Excerpt from my journal entry March 13, 2014 Stella Maris Long Island Bahamas:

I'm so glad that God is working in my life the way that He is. I have so many questions about my faith and about Gods purpose for my life that I can barely keep my head on straight. I know that God designed me for a purpose. That he created and manufactured me with a servants heart. There is no doubt about it. However, I'm still struggling with the question of in what capacity does God want me to serve others? What leap of faith do I need to take? Do I give up working at The Pittsburgh Project this summer? Or do I not go to graduate school and become a BYN intern like Josh? This is confusing and amazing all at the same time. Even though I'm still at this fork in the road in my life He's allowing that fork to be an amazing party full of awesome people, opportunities, and life experiences that I will never forget for as long as I live. Even through all of the hardships I've faced in my life and am still facing I wouldn't trade my life for anything. I wouldn't change who I am for a minute. I believe that we all have a purpose in life and that we all have a journey, a path that we are on. I may not always know where I am going but I know that I am not alone. I'm amazed at how far God has brought me. 

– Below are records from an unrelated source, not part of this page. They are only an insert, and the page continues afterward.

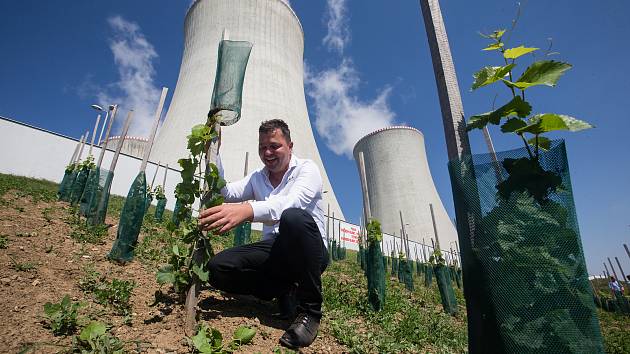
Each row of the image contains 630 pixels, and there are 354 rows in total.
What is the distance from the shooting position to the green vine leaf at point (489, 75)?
59.9 inches

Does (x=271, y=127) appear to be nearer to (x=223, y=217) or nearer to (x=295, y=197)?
(x=295, y=197)

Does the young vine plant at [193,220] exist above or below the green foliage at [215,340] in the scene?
above

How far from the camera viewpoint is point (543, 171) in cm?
141

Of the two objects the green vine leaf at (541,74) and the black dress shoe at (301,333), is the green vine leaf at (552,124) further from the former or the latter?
the black dress shoe at (301,333)

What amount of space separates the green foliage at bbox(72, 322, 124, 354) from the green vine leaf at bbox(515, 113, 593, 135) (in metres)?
1.98

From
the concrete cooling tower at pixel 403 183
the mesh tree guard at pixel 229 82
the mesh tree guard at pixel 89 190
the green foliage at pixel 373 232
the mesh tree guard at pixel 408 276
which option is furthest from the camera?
the concrete cooling tower at pixel 403 183

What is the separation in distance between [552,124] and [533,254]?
588 millimetres

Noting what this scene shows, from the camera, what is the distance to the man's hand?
1455mm

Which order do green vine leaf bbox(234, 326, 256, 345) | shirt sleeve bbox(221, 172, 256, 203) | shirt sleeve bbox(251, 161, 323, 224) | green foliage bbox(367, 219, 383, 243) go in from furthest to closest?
green foliage bbox(367, 219, 383, 243) < shirt sleeve bbox(221, 172, 256, 203) < shirt sleeve bbox(251, 161, 323, 224) < green vine leaf bbox(234, 326, 256, 345)

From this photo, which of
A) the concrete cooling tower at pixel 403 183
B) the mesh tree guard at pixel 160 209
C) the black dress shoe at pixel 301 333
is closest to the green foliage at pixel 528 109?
the black dress shoe at pixel 301 333

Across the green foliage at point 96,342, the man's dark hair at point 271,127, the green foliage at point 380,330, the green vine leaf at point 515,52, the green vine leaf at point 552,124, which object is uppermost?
the green vine leaf at point 515,52

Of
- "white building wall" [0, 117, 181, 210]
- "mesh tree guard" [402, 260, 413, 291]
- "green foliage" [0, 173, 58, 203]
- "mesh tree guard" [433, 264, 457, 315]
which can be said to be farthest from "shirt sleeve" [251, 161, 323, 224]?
"white building wall" [0, 117, 181, 210]

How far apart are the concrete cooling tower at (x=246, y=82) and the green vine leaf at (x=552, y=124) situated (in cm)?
1072

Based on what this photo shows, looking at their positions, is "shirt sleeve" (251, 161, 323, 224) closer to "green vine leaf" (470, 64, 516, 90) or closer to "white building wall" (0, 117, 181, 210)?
"green vine leaf" (470, 64, 516, 90)
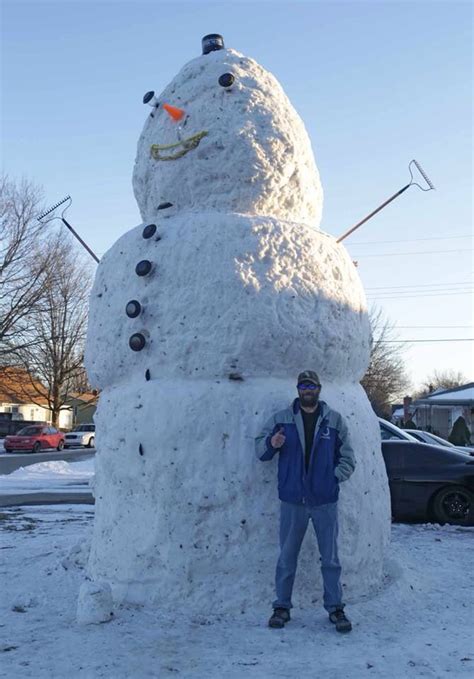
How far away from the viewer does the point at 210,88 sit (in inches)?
205

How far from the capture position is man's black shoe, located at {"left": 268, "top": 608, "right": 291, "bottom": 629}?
406cm

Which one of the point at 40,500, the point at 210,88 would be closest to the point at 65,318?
the point at 40,500

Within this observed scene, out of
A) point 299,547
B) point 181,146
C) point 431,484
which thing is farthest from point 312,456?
point 431,484

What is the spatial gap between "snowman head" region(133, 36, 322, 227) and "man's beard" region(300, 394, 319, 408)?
1.56m

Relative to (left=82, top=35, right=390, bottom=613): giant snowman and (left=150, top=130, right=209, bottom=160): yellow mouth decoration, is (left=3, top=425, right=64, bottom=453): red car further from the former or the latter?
(left=150, top=130, right=209, bottom=160): yellow mouth decoration

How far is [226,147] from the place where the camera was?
16.4ft

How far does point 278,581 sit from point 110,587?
111cm

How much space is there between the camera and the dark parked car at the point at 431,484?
892 centimetres

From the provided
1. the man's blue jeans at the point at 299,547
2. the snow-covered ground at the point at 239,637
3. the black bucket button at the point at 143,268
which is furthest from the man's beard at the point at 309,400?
the black bucket button at the point at 143,268

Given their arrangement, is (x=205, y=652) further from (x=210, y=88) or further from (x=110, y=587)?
(x=210, y=88)

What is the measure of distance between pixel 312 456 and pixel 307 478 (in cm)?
14

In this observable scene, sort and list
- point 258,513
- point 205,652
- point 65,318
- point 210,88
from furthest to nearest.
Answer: point 65,318, point 210,88, point 258,513, point 205,652

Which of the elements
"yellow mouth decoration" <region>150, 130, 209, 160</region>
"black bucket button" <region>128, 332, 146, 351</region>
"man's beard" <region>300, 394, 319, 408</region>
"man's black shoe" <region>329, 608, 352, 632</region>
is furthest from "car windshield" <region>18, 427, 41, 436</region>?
"man's black shoe" <region>329, 608, 352, 632</region>

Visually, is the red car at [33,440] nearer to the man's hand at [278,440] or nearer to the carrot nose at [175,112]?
the carrot nose at [175,112]
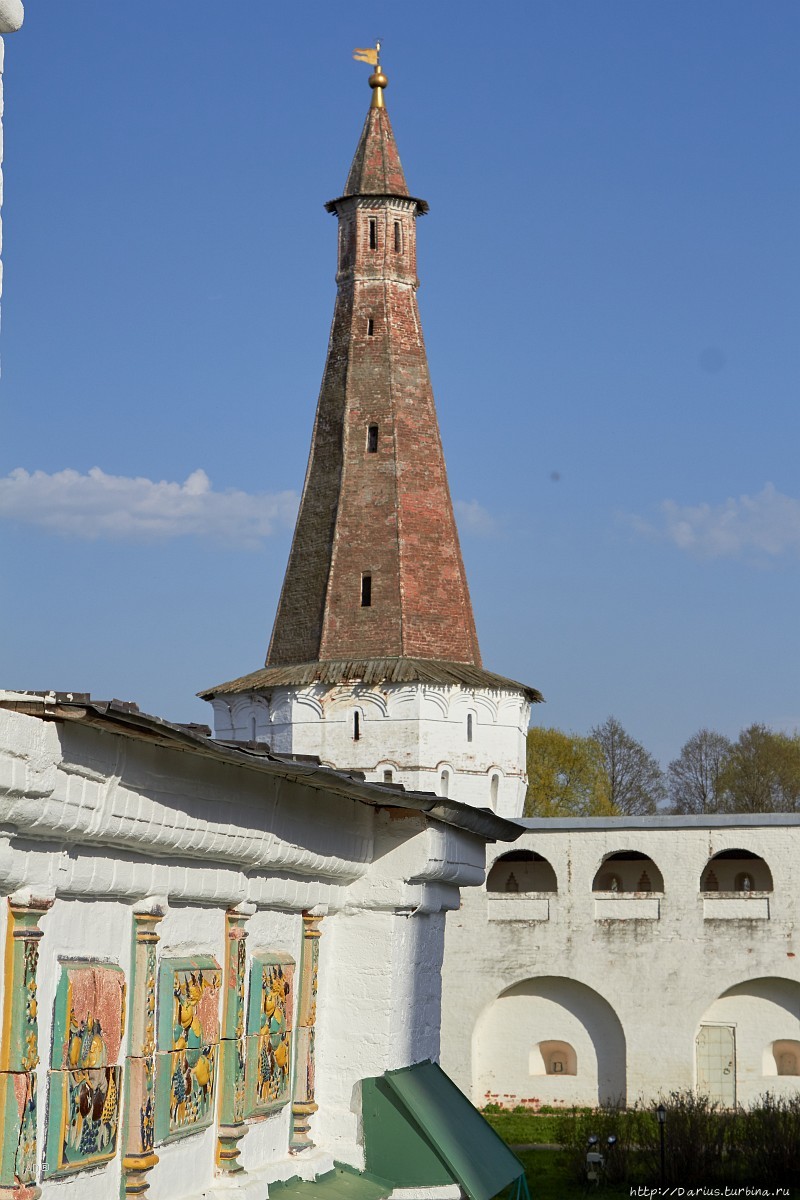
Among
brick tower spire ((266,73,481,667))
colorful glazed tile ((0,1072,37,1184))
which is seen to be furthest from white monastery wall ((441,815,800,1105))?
colorful glazed tile ((0,1072,37,1184))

And on the last day of service here in Bahamas, I find myself asking the same BIG question that I asked myself and God on my last night in Guatemala...what is Gods plan for me? I've come to the conclusion that I'm supposed to be a missionary. That's set in stone. But HOW? Where am I supposed to end up? I've been praying about this literally every day since that last night in Guatemala, and I really feel as though this week in Bahamas was eye opening. It was earth shattering.  Every moment, every conversation, every devotional, I felt as if God was speaking to me.  He nudged me all week long.  

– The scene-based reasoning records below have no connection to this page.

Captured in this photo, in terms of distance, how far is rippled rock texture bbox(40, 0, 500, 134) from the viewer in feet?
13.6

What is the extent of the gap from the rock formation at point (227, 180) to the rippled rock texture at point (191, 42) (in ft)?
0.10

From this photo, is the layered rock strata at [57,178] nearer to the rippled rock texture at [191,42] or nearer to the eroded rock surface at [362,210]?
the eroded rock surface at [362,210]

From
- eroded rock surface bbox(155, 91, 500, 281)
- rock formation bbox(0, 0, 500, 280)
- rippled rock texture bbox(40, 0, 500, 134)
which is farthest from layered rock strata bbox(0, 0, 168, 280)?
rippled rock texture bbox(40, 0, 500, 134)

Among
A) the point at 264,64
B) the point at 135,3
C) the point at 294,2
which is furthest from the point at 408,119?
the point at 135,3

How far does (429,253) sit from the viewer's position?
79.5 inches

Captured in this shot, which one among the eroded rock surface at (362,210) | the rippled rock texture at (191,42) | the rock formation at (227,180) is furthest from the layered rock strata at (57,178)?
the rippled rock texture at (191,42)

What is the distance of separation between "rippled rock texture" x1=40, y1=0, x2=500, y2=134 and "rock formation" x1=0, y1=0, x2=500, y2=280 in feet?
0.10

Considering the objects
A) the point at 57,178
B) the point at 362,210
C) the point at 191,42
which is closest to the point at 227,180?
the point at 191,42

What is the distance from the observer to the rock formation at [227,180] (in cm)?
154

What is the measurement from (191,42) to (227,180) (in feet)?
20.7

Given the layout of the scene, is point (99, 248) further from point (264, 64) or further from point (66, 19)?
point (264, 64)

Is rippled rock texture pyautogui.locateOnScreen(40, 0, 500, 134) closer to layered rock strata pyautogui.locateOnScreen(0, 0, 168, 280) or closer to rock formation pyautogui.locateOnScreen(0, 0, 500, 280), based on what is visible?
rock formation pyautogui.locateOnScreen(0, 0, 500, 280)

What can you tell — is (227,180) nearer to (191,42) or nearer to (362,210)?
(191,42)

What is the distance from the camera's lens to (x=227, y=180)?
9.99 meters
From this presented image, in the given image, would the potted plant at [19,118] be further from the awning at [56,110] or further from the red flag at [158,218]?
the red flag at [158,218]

Sometimes I feel like I'm a flower...with every step in my journey being another growing point for me. I know that certain events in my life have watered me but I know that it is God that is responsible for my growth. God needs me. He needs me to live out my purpose and to fulfill the plans that He has for my life.  I have to figure out where my spot is in this world. Where should I be. Maybe it's in Guatemala. Or maybe it's here in the Bahamas. Wherever it is I hope I can feel Gods presence radiate like the sun. I hope that I find God's joy...
______________________________________________________

…and I have. My one week in Long Island has been the most earth shattering God experience that I've ever had. It gave me the confidence and faith to follow His plan for my life with reckless abandon. To stop worrying and letting fear decide the course that my life goes on.  This has been thee most liberating experience of my life.  And while it is almost terrifying to realize that the plan(s) that I once had for my life are no more, it gives me a sense of ease and contentment knowing that I have a better understanding of what life is.  And how you should live your life. And what life is.  What it's about.  Life is about loving God, loving people, and pursuing His joy.  Period.  
______________________________________________________

"The possession of Christ's joy is the byproduct of doing what Christ has designed for us to do."